Your goal: Nothing but the lines from the one containing "How far is finger, located" through the last line of the records below should be copied, exactly and without pictures.

Spatial question entries:
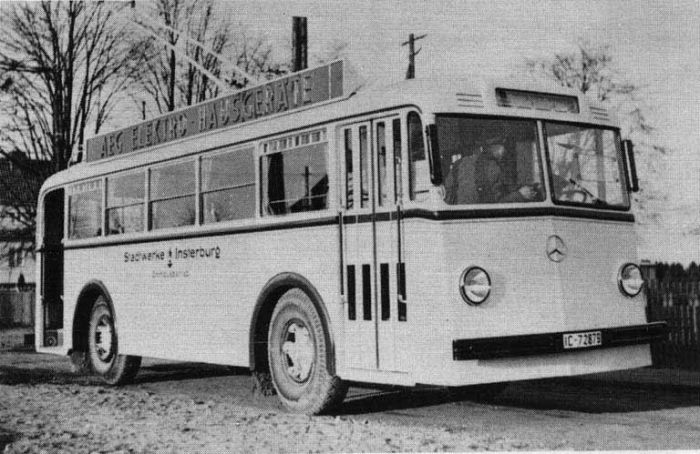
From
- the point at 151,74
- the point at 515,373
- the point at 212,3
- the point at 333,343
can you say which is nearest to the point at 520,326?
the point at 515,373

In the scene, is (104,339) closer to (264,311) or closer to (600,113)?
(264,311)

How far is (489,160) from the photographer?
780 cm

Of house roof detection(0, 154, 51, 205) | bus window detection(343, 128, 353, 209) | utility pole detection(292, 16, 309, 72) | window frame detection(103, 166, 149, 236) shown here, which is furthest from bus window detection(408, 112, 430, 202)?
house roof detection(0, 154, 51, 205)

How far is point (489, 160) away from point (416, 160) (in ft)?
1.96

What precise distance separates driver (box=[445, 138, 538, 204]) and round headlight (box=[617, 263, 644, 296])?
1.08 meters

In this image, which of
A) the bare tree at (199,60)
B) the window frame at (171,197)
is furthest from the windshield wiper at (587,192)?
the bare tree at (199,60)

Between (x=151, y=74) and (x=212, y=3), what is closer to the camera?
(x=212, y=3)

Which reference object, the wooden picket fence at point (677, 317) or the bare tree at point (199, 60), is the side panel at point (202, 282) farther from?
the bare tree at point (199, 60)

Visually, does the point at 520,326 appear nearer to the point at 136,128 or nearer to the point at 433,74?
the point at 433,74

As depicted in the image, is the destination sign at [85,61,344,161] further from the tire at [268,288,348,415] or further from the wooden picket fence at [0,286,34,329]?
the wooden picket fence at [0,286,34,329]

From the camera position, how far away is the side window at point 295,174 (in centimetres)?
866

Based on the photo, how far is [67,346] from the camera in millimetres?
13164

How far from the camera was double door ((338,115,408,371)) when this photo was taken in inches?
307

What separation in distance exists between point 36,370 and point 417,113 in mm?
9300
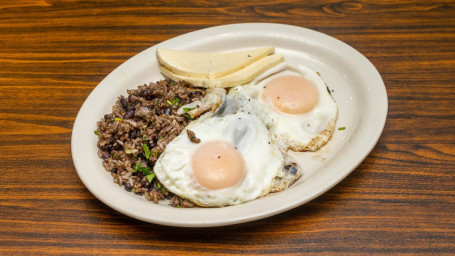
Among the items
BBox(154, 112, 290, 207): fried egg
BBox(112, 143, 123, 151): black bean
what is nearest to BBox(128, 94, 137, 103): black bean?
BBox(112, 143, 123, 151): black bean

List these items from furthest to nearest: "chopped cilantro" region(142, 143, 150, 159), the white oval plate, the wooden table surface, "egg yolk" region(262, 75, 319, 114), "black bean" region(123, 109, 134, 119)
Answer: "egg yolk" region(262, 75, 319, 114)
"black bean" region(123, 109, 134, 119)
"chopped cilantro" region(142, 143, 150, 159)
the wooden table surface
the white oval plate

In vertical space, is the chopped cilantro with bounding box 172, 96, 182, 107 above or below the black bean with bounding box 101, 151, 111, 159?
above

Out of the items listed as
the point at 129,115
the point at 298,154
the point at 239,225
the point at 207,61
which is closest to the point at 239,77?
the point at 207,61

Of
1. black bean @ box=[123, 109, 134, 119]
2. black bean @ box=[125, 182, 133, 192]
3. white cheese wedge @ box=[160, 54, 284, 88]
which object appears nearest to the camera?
black bean @ box=[125, 182, 133, 192]

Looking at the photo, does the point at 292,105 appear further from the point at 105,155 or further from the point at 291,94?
the point at 105,155

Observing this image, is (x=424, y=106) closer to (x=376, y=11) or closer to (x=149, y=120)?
(x=376, y=11)

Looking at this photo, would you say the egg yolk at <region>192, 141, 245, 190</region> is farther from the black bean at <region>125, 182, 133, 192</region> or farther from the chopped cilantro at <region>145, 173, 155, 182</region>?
the black bean at <region>125, 182, 133, 192</region>

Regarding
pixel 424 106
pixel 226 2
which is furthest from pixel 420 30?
pixel 226 2
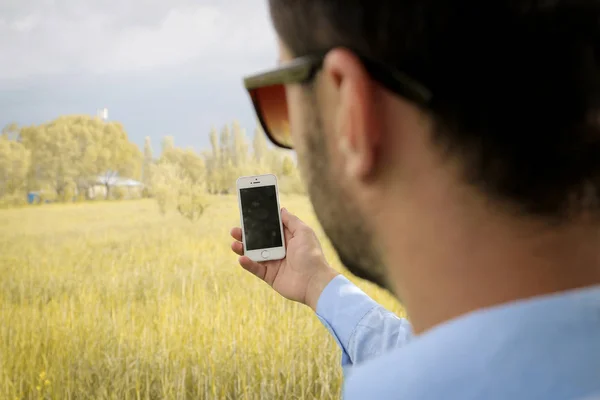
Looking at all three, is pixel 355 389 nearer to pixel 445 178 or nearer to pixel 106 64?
pixel 445 178

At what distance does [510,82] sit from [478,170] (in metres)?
0.04

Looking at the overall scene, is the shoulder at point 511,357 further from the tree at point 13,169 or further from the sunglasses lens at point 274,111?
the tree at point 13,169

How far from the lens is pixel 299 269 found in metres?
0.70

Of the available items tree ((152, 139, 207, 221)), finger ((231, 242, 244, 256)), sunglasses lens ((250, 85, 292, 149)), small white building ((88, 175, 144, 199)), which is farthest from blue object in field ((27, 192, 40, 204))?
sunglasses lens ((250, 85, 292, 149))

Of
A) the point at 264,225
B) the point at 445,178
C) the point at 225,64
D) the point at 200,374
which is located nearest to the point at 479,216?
the point at 445,178

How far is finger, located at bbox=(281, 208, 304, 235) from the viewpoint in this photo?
76 centimetres

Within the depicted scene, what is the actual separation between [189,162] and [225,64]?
37cm

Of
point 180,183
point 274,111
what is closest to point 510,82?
point 274,111

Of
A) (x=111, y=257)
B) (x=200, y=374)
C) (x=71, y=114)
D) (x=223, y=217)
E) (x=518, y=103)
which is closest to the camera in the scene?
(x=518, y=103)

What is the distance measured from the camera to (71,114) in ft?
5.70

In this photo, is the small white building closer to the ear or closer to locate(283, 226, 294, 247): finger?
locate(283, 226, 294, 247): finger

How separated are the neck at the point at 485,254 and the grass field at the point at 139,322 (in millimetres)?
981

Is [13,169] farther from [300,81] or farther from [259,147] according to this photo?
[300,81]

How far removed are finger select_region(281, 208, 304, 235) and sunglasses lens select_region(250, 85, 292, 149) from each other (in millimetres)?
318
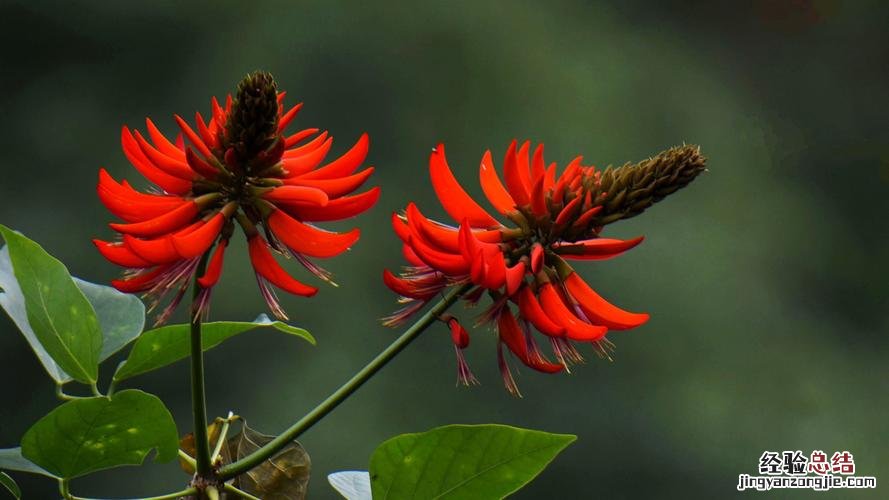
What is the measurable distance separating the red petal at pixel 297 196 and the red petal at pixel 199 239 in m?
0.02

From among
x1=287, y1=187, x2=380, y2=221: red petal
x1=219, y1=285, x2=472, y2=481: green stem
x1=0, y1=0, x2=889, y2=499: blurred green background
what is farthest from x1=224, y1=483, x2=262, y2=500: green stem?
x1=0, y1=0, x2=889, y2=499: blurred green background

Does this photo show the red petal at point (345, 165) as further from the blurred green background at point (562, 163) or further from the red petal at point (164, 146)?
the blurred green background at point (562, 163)

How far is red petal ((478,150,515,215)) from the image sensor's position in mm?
532

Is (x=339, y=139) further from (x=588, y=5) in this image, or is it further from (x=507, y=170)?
(x=507, y=170)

Task answer:
How far is finger, located at bbox=(281, 208, 304, 235) from the viewpoint in this photo?
76 centimetres

Within the depicted scene, what is the actual separation between [189,162] and [225,64]?
37cm

Of
point 180,183
point 274,111
what is closest to point 510,82?
point 274,111

Of
A) (x=111, y=257)
B) (x=200, y=374)
C) (x=71, y=114)
D) (x=223, y=217)
E) (x=518, y=103)
which is closest to the camera in the scene?
(x=518, y=103)

What is the distance measured from the camera to (71,114) in ft?
5.70

In this photo, is the small white building closer to the ear or closer to locate(283, 226, 294, 247): finger?
locate(283, 226, 294, 247): finger

How separated are the neck at the point at 485,254 and the grass field at the point at 139,322 (in millimetres)?
981

Is [13,169] farther from [300,81] or farther from [259,147] according to this photo?
[300,81]

How far removed are finger select_region(281, 208, 304, 235) and sunglasses lens select_region(250, 85, 292, 149) from each other (in millimetres)?
318
What is the measurable distance separating the red petal at pixel 297 196 and the red petal at pixel 199 239 in m?
0.02

From among
x1=287, y1=187, x2=380, y2=221: red petal
x1=219, y1=285, x2=472, y2=481: green stem
x1=0, y1=0, x2=889, y2=499: blurred green background
what is farthest from x1=224, y1=483, x2=262, y2=500: green stem?
x1=0, y1=0, x2=889, y2=499: blurred green background

Does this photo show the red petal at point (345, 165) as further from the blurred green background at point (562, 163) or further from the red petal at point (164, 146)?
the blurred green background at point (562, 163)

How far is red petal ((478,150,515,215)) from the image sensor's position in mm?
532

Is (x=339, y=139) further from (x=588, y=5) in this image, or is it further from (x=507, y=170)?
(x=507, y=170)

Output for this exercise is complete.